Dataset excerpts
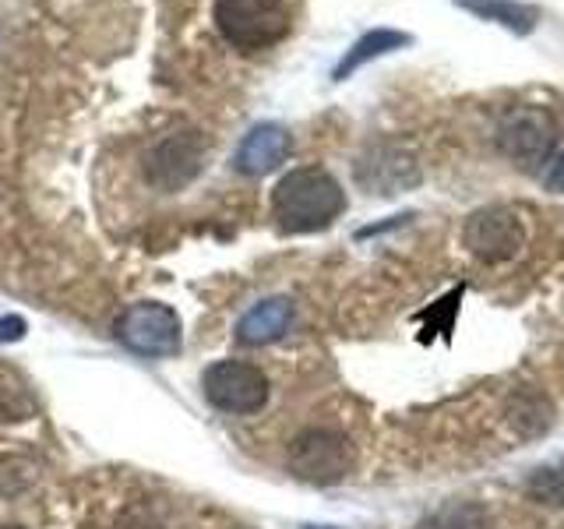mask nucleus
Returning <instances> with one entry per match:
<instances>
[{
	"mask_svg": "<svg viewBox=\"0 0 564 529\" xmlns=\"http://www.w3.org/2000/svg\"><path fill=\"white\" fill-rule=\"evenodd\" d=\"M529 498H536L540 505H557L564 508V466H540L525 481Z\"/></svg>",
	"mask_w": 564,
	"mask_h": 529,
	"instance_id": "nucleus-16",
	"label": "nucleus"
},
{
	"mask_svg": "<svg viewBox=\"0 0 564 529\" xmlns=\"http://www.w3.org/2000/svg\"><path fill=\"white\" fill-rule=\"evenodd\" d=\"M25 317L22 314H4L0 317V343H18V339H25Z\"/></svg>",
	"mask_w": 564,
	"mask_h": 529,
	"instance_id": "nucleus-18",
	"label": "nucleus"
},
{
	"mask_svg": "<svg viewBox=\"0 0 564 529\" xmlns=\"http://www.w3.org/2000/svg\"><path fill=\"white\" fill-rule=\"evenodd\" d=\"M346 212V191L322 166H296L272 191V216L286 234H317Z\"/></svg>",
	"mask_w": 564,
	"mask_h": 529,
	"instance_id": "nucleus-1",
	"label": "nucleus"
},
{
	"mask_svg": "<svg viewBox=\"0 0 564 529\" xmlns=\"http://www.w3.org/2000/svg\"><path fill=\"white\" fill-rule=\"evenodd\" d=\"M212 22L229 46L254 53L275 46L290 32V11L282 0H216Z\"/></svg>",
	"mask_w": 564,
	"mask_h": 529,
	"instance_id": "nucleus-2",
	"label": "nucleus"
},
{
	"mask_svg": "<svg viewBox=\"0 0 564 529\" xmlns=\"http://www.w3.org/2000/svg\"><path fill=\"white\" fill-rule=\"evenodd\" d=\"M293 314L296 307L290 296H264L237 322V339L243 346H269L290 332Z\"/></svg>",
	"mask_w": 564,
	"mask_h": 529,
	"instance_id": "nucleus-11",
	"label": "nucleus"
},
{
	"mask_svg": "<svg viewBox=\"0 0 564 529\" xmlns=\"http://www.w3.org/2000/svg\"><path fill=\"white\" fill-rule=\"evenodd\" d=\"M117 339L138 357H173L181 353V314L159 300H141L120 314Z\"/></svg>",
	"mask_w": 564,
	"mask_h": 529,
	"instance_id": "nucleus-5",
	"label": "nucleus"
},
{
	"mask_svg": "<svg viewBox=\"0 0 564 529\" xmlns=\"http://www.w3.org/2000/svg\"><path fill=\"white\" fill-rule=\"evenodd\" d=\"M304 529H335V526H304Z\"/></svg>",
	"mask_w": 564,
	"mask_h": 529,
	"instance_id": "nucleus-20",
	"label": "nucleus"
},
{
	"mask_svg": "<svg viewBox=\"0 0 564 529\" xmlns=\"http://www.w3.org/2000/svg\"><path fill=\"white\" fill-rule=\"evenodd\" d=\"M290 149H293V138L282 123H254V128L247 131L240 141V149L234 155V166L243 176H264V173H272L286 163Z\"/></svg>",
	"mask_w": 564,
	"mask_h": 529,
	"instance_id": "nucleus-10",
	"label": "nucleus"
},
{
	"mask_svg": "<svg viewBox=\"0 0 564 529\" xmlns=\"http://www.w3.org/2000/svg\"><path fill=\"white\" fill-rule=\"evenodd\" d=\"M205 399L223 413H258L269 402V378L261 375V367L243 360H216L202 375Z\"/></svg>",
	"mask_w": 564,
	"mask_h": 529,
	"instance_id": "nucleus-8",
	"label": "nucleus"
},
{
	"mask_svg": "<svg viewBox=\"0 0 564 529\" xmlns=\"http://www.w3.org/2000/svg\"><path fill=\"white\" fill-rule=\"evenodd\" d=\"M208 141L198 131H170L145 152V181L155 191H184L202 173Z\"/></svg>",
	"mask_w": 564,
	"mask_h": 529,
	"instance_id": "nucleus-7",
	"label": "nucleus"
},
{
	"mask_svg": "<svg viewBox=\"0 0 564 529\" xmlns=\"http://www.w3.org/2000/svg\"><path fill=\"white\" fill-rule=\"evenodd\" d=\"M551 417H554V410H551V402H546V396L536 392V388H529V385H522L519 392L511 396V402H508V420L516 423L522 434L546 431Z\"/></svg>",
	"mask_w": 564,
	"mask_h": 529,
	"instance_id": "nucleus-15",
	"label": "nucleus"
},
{
	"mask_svg": "<svg viewBox=\"0 0 564 529\" xmlns=\"http://www.w3.org/2000/svg\"><path fill=\"white\" fill-rule=\"evenodd\" d=\"M498 152L525 173H536L554 159L557 149V120L543 106H511L498 120Z\"/></svg>",
	"mask_w": 564,
	"mask_h": 529,
	"instance_id": "nucleus-3",
	"label": "nucleus"
},
{
	"mask_svg": "<svg viewBox=\"0 0 564 529\" xmlns=\"http://www.w3.org/2000/svg\"><path fill=\"white\" fill-rule=\"evenodd\" d=\"M32 413V396L11 370L0 367V420H25Z\"/></svg>",
	"mask_w": 564,
	"mask_h": 529,
	"instance_id": "nucleus-17",
	"label": "nucleus"
},
{
	"mask_svg": "<svg viewBox=\"0 0 564 529\" xmlns=\"http://www.w3.org/2000/svg\"><path fill=\"white\" fill-rule=\"evenodd\" d=\"M416 529H490V516L480 501L458 498V501H448V505L427 511Z\"/></svg>",
	"mask_w": 564,
	"mask_h": 529,
	"instance_id": "nucleus-14",
	"label": "nucleus"
},
{
	"mask_svg": "<svg viewBox=\"0 0 564 529\" xmlns=\"http://www.w3.org/2000/svg\"><path fill=\"white\" fill-rule=\"evenodd\" d=\"M463 244L473 258H480L487 264H501L525 247V223L511 205H484L466 219Z\"/></svg>",
	"mask_w": 564,
	"mask_h": 529,
	"instance_id": "nucleus-6",
	"label": "nucleus"
},
{
	"mask_svg": "<svg viewBox=\"0 0 564 529\" xmlns=\"http://www.w3.org/2000/svg\"><path fill=\"white\" fill-rule=\"evenodd\" d=\"M0 529H22V526H0Z\"/></svg>",
	"mask_w": 564,
	"mask_h": 529,
	"instance_id": "nucleus-21",
	"label": "nucleus"
},
{
	"mask_svg": "<svg viewBox=\"0 0 564 529\" xmlns=\"http://www.w3.org/2000/svg\"><path fill=\"white\" fill-rule=\"evenodd\" d=\"M410 43H413L410 32H399V29H370V32H364L360 40L343 53V61L335 64L332 78L335 82H346V78L357 75L364 64L378 61V57H388V53H395V50H405Z\"/></svg>",
	"mask_w": 564,
	"mask_h": 529,
	"instance_id": "nucleus-12",
	"label": "nucleus"
},
{
	"mask_svg": "<svg viewBox=\"0 0 564 529\" xmlns=\"http://www.w3.org/2000/svg\"><path fill=\"white\" fill-rule=\"evenodd\" d=\"M360 181L375 194H402L420 184V159L399 141L375 145L360 159Z\"/></svg>",
	"mask_w": 564,
	"mask_h": 529,
	"instance_id": "nucleus-9",
	"label": "nucleus"
},
{
	"mask_svg": "<svg viewBox=\"0 0 564 529\" xmlns=\"http://www.w3.org/2000/svg\"><path fill=\"white\" fill-rule=\"evenodd\" d=\"M286 463H290V473L296 476V481L328 487V484L346 481L352 463H357V452H352L349 438L339 431L307 428L290 441Z\"/></svg>",
	"mask_w": 564,
	"mask_h": 529,
	"instance_id": "nucleus-4",
	"label": "nucleus"
},
{
	"mask_svg": "<svg viewBox=\"0 0 564 529\" xmlns=\"http://www.w3.org/2000/svg\"><path fill=\"white\" fill-rule=\"evenodd\" d=\"M455 8H463L473 18H480V22L501 25L516 35H529L540 25V8L525 4V0H455Z\"/></svg>",
	"mask_w": 564,
	"mask_h": 529,
	"instance_id": "nucleus-13",
	"label": "nucleus"
},
{
	"mask_svg": "<svg viewBox=\"0 0 564 529\" xmlns=\"http://www.w3.org/2000/svg\"><path fill=\"white\" fill-rule=\"evenodd\" d=\"M546 187L551 191H557V194H564V152L554 159V166H551V173H546Z\"/></svg>",
	"mask_w": 564,
	"mask_h": 529,
	"instance_id": "nucleus-19",
	"label": "nucleus"
}]
</instances>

#### Task to complete
Collect each line in the rows above that contains the string "instances".

#### Answer in full
Returning <instances> with one entry per match:
<instances>
</instances>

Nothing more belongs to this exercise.